Small amounts of fructose markedly augment net hepatic glucose uptake in the conscious dog.

  1. M Shiota,
  2. P Galassetti,
  3. M Monohan,
  4. D W Neal and
  5. A D Cherrington
  1. Department of Molecular Physiology and Biophysics, Vanderbilt University School of Medicine, Nashville, Tennessee 37232-0615, USA. masakazu.shiota@mcmail.vanderbilt.edu

    Abstract

    Fructose activates glucokinase by releasing the enzyme from its inhibitory protein in liver. To examine the importance of acute activation of glucokinase in regulating hepatic glucose uptake, the effect of intraportal infusion of a small amount of fructose on net hepatic glucose uptake (NHGU) was examined in 42 h-fasted conscious dogs. Isotopic ([3-3H] and [U-14C]glucose) and arteriovenous difference methods were used. Each study consisted of an equilibration period (-90 to -30 min), a control period (-30 to 0 min), and a hyperglycemic/hyperinsulinemic period (0-390 min).
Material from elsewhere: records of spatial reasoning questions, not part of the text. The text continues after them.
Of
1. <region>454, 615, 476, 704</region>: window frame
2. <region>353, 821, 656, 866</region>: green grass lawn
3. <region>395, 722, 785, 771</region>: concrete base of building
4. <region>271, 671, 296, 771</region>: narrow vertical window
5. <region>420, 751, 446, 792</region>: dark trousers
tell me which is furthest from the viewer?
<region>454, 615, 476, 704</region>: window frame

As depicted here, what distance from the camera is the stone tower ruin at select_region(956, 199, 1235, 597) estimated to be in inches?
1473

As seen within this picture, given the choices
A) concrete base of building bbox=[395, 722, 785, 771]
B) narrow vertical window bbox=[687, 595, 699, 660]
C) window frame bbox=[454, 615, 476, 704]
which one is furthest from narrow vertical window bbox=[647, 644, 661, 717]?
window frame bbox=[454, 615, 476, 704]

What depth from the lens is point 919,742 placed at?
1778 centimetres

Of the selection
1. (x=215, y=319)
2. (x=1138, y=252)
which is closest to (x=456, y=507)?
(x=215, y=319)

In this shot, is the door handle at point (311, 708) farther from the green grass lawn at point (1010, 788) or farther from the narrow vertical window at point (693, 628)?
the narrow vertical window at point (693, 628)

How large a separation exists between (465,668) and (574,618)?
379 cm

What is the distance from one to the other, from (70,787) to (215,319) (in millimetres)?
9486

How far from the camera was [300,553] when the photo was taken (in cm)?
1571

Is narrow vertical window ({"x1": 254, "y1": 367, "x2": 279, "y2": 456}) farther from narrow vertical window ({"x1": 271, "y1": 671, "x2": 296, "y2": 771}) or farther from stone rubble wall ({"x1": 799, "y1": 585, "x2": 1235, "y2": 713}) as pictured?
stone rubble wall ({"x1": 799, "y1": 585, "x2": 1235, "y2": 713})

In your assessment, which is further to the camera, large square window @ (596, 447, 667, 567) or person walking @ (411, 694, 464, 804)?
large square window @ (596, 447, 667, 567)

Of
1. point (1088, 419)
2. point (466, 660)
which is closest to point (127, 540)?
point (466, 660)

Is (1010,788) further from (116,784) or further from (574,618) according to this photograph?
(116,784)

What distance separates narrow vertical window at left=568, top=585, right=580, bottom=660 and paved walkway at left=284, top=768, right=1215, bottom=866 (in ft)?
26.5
During the latter period, somatostatin (489 pmol x kg(-1) x min(-1)) was given, along with intraportal insulin (7.2 pmol x kg(-1) x min(-1)) and glucagon (0.5 ng x kg(-1) x min(-1)). In this way, the liver sinusoidal insulin level was fixed at four times basal (456 +/- 60 pmol/l), and liver sinusoidal glucagon level was kept basal (46 +/- 6 ng/l). Glucose was infused through a peripheral vein to create hyperglycemia (12.5 mmol/l plasma). Hyperglycemic hyperinsulinemia (no fructose) switched net hepatic glucose balance (micromoles per kilogram per minute) from output (11.3 +/- 1.4) to uptake (14.7 +/- 1.7) and net lactate balance (micromoles per kilogram per minute) from uptake (6.5 +/- 2.1) to output (4.4 +/- 1.5). Fructose was infused intraportally at a rate of 1.7, 3.3, or 6.7 micromol x kg(-1) x min(-1), starting at 120, 210, or 300 min, respectively. In the three periods, portal blood fructose increased from <6 to 113 +/- 14, 209 +/- 29, and 426 +/- 62 micromol/l, and net hepatic fructose uptake increased from 0.03 +/- 0.01 to 1.3 +/- 0.4, 2.3 +/- 0.7, and 5.1 +/- 0.6 micromol x kg(-1) x min(-1), respectively. NHGU increased to 41 +/- 3, 54 +/- 5, and 69 +/- 8 micromol x kg(-1) x min(-1), respectively, and net hepatic lactate output increased to 11.0 +/- 3.2, 15.3 +/- 2.7, and 22.4 +/- 2.8 micromol x kg(-1) x min(-1) in the three fructose periods, respectively. The amount of [3H]glucose incorporated into glycogen was equivalent to 69 +/- 3% of [3H]glucose taken up by the liver. These data suggest that glucokinase translocation within the hepatocyte is a major determinant of hepatic glucose uptake by the dog in vivo.